• Exercise task: In the records below, put the lines from the one containing "Could you tell which of" through the one containing "is nearest to (x=244, y=43)?", inclusive, into a JSON list of strings with one string per line. Leave out any blank lines.

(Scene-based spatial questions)
--- Begin ---

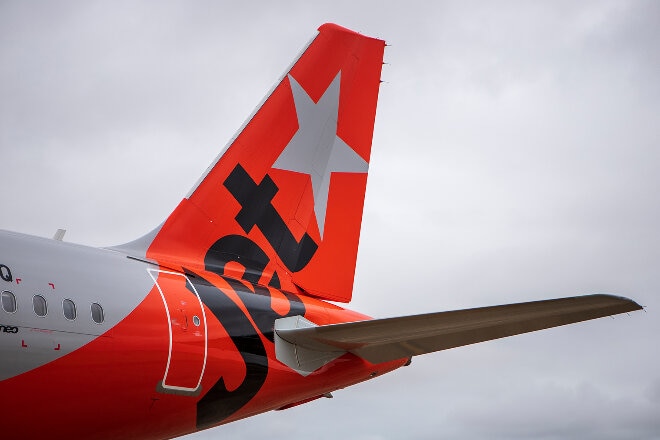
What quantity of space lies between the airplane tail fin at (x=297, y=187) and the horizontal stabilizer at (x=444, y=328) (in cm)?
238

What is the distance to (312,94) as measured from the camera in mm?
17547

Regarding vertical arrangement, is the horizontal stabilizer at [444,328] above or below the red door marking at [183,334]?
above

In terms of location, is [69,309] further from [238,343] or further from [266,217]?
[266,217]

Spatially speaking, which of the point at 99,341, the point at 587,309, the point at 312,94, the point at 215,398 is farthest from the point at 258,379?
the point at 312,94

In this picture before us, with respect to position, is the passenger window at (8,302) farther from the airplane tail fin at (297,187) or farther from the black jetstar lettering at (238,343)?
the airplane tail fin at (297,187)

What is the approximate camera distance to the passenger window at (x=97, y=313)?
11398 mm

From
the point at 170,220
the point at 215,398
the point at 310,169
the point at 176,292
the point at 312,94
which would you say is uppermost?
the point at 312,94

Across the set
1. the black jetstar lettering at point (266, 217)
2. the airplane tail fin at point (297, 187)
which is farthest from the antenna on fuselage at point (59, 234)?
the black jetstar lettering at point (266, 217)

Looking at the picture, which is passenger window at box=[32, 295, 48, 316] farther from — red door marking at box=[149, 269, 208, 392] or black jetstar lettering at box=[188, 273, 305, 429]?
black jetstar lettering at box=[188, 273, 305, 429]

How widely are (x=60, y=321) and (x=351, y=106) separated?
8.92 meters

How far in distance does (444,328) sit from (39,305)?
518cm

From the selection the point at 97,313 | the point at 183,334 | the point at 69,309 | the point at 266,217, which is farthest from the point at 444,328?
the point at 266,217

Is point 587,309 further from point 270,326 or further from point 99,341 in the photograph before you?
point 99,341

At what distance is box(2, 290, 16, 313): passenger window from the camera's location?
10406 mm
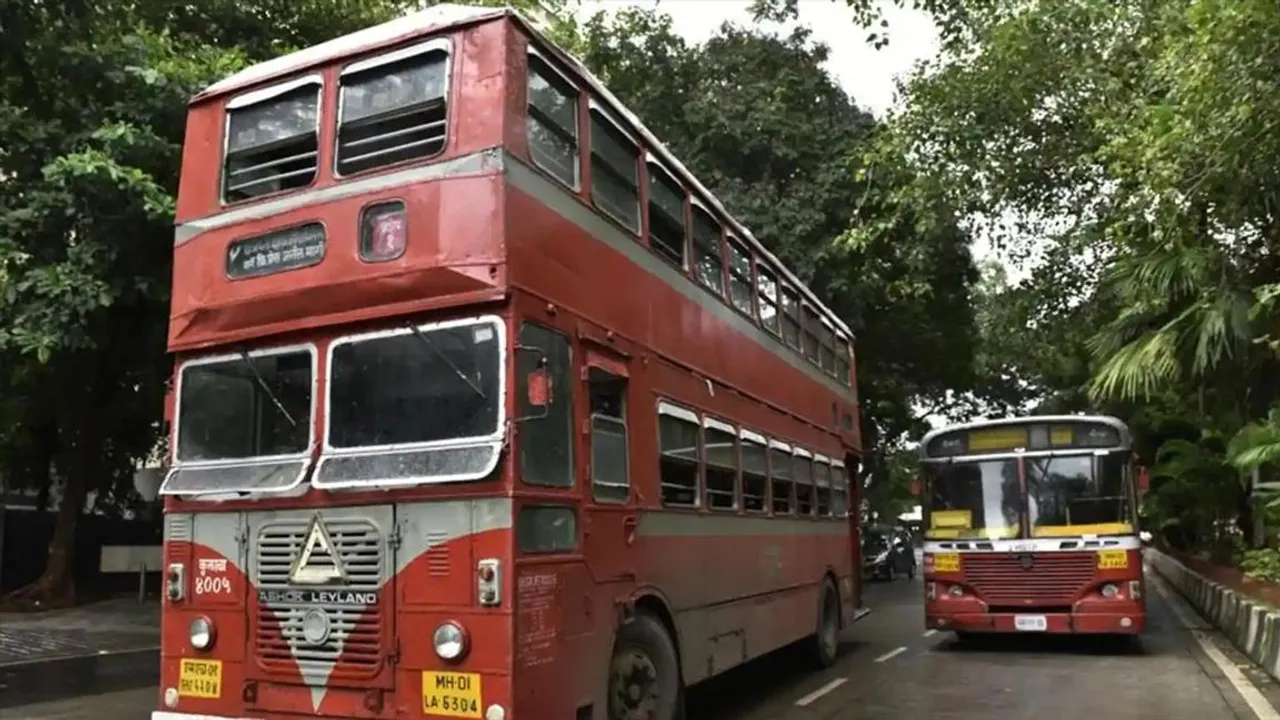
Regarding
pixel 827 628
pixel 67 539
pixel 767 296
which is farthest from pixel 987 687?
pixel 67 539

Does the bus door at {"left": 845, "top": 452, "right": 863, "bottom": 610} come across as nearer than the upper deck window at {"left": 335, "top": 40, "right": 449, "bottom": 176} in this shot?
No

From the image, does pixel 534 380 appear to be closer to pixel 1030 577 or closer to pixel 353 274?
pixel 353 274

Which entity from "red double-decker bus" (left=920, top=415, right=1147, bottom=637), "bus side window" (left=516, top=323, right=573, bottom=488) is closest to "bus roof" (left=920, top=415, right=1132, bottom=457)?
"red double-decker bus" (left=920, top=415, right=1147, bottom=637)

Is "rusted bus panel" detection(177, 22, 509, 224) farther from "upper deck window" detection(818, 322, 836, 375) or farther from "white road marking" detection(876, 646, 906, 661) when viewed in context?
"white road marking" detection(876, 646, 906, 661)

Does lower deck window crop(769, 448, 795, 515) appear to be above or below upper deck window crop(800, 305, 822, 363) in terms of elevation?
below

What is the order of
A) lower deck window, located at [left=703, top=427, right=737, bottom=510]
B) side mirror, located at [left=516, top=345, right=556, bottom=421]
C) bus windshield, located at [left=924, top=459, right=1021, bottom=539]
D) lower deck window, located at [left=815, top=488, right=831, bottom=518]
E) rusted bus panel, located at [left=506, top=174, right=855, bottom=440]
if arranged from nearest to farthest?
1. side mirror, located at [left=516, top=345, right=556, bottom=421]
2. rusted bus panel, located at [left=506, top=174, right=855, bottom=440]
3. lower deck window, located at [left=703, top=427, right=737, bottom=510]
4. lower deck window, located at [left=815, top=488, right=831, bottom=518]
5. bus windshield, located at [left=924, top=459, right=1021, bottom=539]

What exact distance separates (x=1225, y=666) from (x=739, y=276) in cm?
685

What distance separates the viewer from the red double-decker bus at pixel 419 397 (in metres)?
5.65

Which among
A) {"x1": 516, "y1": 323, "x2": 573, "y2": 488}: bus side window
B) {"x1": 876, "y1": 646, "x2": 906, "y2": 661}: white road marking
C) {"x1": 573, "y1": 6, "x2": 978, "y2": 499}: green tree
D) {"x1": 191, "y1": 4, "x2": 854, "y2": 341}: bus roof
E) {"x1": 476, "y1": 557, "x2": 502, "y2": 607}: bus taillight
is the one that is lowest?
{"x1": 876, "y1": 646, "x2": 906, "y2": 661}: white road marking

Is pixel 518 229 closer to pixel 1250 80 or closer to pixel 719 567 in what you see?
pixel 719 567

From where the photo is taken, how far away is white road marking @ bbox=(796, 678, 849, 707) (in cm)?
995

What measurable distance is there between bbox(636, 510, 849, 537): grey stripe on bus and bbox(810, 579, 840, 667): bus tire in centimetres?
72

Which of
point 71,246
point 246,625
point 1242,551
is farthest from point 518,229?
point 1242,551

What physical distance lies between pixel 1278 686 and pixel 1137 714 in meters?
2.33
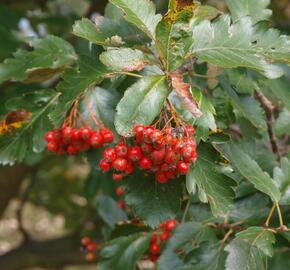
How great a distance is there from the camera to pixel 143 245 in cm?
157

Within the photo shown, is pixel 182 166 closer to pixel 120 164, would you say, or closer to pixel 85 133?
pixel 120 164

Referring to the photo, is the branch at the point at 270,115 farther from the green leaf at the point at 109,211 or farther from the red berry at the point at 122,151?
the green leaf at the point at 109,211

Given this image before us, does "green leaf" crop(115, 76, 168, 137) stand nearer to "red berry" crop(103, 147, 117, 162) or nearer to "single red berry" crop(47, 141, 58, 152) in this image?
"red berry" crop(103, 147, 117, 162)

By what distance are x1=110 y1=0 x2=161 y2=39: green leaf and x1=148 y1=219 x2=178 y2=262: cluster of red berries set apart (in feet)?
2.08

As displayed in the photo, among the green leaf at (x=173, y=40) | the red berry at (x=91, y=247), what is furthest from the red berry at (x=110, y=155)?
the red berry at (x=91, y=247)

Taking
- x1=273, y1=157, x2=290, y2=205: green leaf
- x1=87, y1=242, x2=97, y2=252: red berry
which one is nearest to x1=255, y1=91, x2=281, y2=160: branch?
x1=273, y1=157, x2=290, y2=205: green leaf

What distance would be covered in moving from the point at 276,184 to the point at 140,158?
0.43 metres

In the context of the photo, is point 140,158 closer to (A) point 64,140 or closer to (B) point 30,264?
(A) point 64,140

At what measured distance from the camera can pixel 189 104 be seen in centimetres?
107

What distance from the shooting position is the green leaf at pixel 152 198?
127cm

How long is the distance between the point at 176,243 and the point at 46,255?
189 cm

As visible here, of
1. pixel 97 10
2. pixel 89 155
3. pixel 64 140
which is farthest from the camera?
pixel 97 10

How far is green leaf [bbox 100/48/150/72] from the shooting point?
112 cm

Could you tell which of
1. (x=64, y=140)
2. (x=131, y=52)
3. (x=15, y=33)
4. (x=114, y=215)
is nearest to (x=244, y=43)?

--- End ---
--- Begin ---

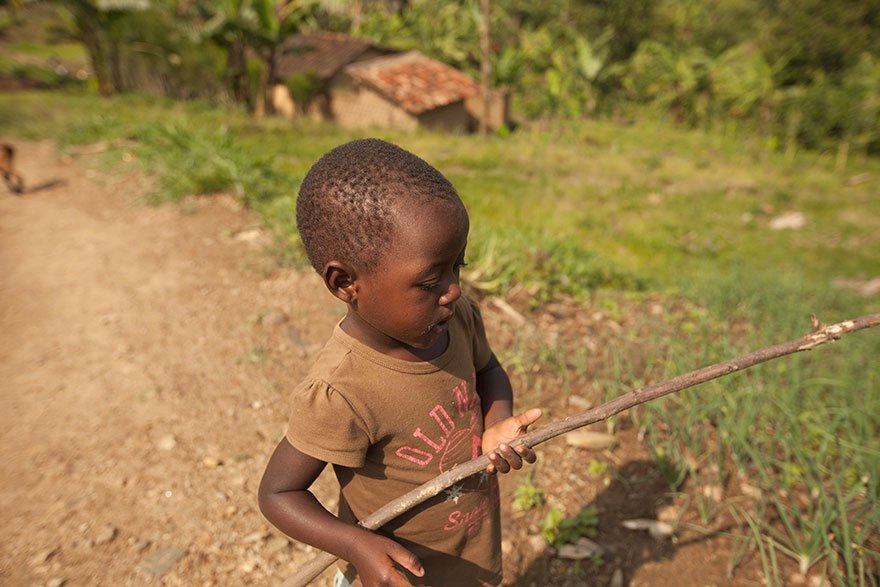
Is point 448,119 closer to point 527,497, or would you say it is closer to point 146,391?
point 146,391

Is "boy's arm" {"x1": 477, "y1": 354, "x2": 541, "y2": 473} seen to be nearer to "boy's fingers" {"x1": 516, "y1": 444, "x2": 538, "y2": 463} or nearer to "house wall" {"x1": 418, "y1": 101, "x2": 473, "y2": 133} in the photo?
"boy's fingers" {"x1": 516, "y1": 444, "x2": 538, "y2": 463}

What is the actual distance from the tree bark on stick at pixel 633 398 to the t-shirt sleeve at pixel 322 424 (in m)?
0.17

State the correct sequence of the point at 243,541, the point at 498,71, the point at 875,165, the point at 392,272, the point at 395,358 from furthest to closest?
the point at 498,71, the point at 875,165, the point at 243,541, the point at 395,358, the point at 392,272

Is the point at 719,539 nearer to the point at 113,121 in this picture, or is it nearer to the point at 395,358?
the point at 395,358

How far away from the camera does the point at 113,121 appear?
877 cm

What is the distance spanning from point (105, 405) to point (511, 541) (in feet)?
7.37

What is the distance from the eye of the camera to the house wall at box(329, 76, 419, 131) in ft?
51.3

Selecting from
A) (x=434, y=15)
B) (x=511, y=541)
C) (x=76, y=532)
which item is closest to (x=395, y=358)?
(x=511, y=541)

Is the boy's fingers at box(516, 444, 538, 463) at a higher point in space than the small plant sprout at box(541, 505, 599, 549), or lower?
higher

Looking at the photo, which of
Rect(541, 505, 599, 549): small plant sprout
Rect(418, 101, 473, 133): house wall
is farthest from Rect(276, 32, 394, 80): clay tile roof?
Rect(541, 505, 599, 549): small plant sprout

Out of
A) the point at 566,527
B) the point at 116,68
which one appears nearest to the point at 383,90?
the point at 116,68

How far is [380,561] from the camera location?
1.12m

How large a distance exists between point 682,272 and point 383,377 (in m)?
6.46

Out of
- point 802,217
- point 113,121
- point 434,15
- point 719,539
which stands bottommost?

--- End ---
--- Begin ---

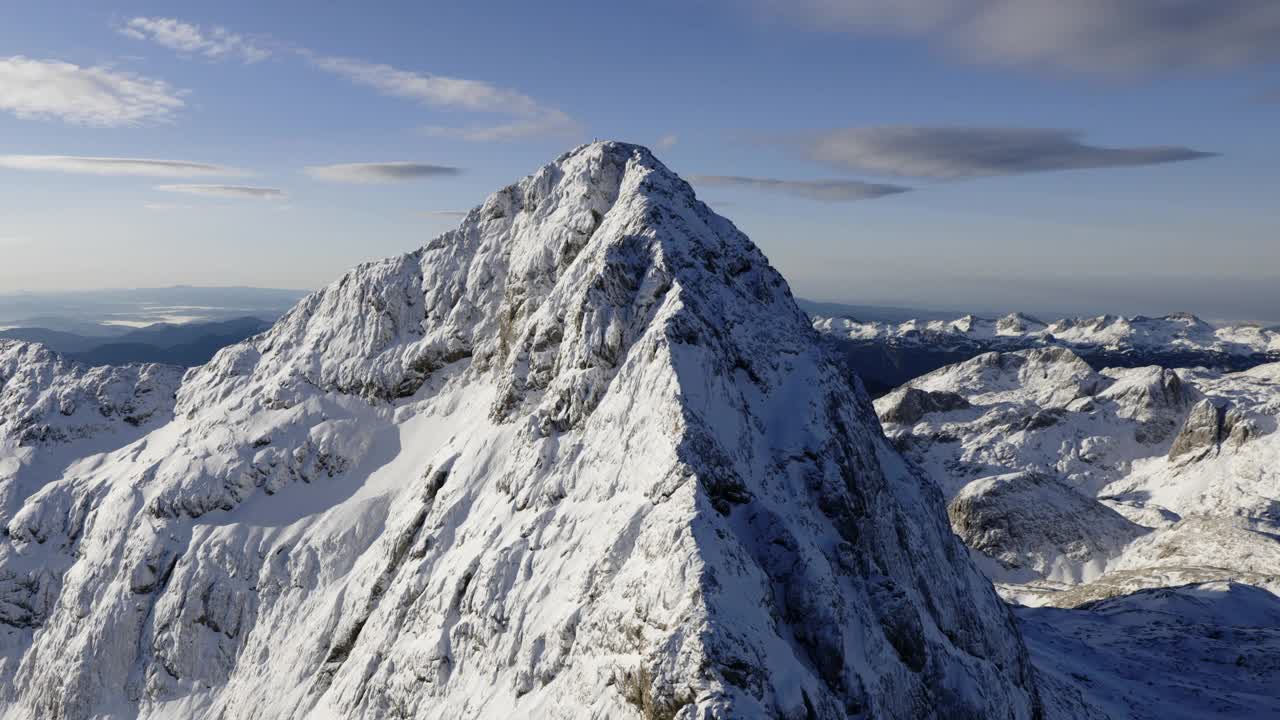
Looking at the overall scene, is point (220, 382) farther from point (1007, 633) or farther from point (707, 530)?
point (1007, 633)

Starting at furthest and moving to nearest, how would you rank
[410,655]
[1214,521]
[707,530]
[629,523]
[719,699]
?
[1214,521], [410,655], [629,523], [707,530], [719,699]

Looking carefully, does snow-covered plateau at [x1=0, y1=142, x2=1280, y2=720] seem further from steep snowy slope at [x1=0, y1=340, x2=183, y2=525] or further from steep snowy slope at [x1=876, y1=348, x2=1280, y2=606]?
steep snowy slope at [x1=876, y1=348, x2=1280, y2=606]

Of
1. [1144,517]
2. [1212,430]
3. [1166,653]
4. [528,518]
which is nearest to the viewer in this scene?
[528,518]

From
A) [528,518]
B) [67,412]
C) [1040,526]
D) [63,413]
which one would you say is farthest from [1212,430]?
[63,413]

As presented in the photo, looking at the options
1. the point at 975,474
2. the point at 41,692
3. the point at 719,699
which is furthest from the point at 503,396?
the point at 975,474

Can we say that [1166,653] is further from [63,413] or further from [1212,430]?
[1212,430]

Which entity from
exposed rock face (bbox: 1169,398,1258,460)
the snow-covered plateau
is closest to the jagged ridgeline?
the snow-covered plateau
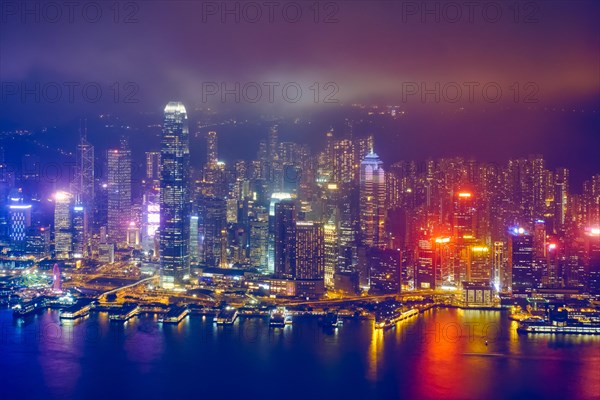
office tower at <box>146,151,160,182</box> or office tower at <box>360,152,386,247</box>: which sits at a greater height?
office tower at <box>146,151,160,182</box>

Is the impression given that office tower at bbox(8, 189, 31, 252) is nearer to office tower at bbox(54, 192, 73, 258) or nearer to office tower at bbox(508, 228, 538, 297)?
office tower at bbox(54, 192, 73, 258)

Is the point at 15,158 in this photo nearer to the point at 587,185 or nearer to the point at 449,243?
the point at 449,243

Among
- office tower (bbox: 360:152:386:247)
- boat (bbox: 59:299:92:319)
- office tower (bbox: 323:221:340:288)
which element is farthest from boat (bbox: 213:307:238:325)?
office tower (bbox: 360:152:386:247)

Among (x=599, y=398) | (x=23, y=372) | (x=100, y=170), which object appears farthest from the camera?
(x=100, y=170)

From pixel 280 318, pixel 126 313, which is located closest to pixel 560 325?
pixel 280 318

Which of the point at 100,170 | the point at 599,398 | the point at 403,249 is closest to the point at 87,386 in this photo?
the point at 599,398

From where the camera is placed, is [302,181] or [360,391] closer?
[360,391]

--- End ---

• Response to this exercise:
[
  "Could you tell which of",
  "1. (x=64, y=140)",
  "2. (x=131, y=52)",
  "3. (x=15, y=33)",
  "4. (x=114, y=215)",
  "is nearest to (x=244, y=43)?"
]